### [DIRECTIONS FOR THIS TASK]
Among the entries below, copy every line that carries the word "over".

---- THE RECORDS

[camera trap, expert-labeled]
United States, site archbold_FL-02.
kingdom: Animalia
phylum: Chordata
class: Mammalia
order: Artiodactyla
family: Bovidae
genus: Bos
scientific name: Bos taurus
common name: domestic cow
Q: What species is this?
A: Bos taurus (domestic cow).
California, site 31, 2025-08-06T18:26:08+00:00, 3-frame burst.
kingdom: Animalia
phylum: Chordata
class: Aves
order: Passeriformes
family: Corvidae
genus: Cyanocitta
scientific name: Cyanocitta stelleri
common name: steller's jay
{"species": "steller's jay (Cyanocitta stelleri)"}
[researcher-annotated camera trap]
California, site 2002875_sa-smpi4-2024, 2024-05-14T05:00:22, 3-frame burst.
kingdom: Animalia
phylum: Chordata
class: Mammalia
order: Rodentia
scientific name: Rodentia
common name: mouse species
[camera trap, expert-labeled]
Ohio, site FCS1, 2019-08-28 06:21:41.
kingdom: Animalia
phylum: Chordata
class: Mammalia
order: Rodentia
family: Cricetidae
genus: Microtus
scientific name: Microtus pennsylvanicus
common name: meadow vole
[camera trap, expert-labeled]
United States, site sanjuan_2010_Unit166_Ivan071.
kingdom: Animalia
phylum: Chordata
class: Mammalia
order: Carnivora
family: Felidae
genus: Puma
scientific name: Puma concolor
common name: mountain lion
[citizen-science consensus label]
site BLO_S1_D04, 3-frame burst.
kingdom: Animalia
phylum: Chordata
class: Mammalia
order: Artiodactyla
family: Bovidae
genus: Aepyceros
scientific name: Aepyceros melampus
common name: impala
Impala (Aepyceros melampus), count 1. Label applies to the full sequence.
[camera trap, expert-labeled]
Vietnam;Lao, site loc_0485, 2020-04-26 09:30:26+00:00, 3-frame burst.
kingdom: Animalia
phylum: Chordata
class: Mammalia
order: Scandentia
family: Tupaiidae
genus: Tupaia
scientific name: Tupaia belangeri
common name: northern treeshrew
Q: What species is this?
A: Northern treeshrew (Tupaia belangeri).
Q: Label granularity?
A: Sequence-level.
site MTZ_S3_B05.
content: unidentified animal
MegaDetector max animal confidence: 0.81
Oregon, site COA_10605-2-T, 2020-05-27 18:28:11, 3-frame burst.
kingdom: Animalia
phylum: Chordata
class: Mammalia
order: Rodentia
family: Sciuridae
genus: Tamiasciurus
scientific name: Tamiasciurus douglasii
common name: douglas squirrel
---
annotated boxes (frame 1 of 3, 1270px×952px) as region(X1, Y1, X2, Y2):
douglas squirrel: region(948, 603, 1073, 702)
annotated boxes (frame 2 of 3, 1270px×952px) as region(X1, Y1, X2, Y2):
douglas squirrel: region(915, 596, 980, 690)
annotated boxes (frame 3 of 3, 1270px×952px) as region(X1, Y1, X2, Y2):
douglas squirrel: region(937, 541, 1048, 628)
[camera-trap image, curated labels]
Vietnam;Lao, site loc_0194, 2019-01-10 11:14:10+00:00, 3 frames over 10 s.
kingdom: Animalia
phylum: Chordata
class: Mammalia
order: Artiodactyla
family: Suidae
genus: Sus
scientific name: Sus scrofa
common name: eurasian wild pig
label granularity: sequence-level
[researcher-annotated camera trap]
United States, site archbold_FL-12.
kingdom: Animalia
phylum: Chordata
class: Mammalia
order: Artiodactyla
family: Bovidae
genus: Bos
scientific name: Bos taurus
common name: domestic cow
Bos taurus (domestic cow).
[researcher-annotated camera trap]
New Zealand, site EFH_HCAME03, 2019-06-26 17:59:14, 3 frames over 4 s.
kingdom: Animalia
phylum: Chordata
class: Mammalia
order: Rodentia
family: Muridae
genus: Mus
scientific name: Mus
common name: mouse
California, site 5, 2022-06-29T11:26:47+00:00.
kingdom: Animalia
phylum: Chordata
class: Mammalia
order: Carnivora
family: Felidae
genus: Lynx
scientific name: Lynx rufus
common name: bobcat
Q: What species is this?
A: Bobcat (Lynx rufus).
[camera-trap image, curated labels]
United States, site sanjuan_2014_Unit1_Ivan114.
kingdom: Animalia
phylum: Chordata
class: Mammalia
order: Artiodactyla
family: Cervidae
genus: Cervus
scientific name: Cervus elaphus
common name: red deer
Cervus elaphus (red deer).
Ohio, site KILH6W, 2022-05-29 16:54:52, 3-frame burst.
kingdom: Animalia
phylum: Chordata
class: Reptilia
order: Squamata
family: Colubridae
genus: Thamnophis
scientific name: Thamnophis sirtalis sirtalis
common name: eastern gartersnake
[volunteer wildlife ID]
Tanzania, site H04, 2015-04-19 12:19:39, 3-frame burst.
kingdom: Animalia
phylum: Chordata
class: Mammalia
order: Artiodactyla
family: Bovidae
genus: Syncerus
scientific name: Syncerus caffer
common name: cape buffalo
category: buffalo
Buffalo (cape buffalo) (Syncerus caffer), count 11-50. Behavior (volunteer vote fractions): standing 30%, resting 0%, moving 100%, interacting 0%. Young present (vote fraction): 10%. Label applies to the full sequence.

--------

### [REPLY TO THE EXERCISE]
Vietnam;Lao, site loc_0194, 2019-01-10 11:14:10+00:00, 3 frames over 10 s.
New Zealand, site EFH_HCAME03, 2019-06-26 17:59:14, 3 frames over 4 s.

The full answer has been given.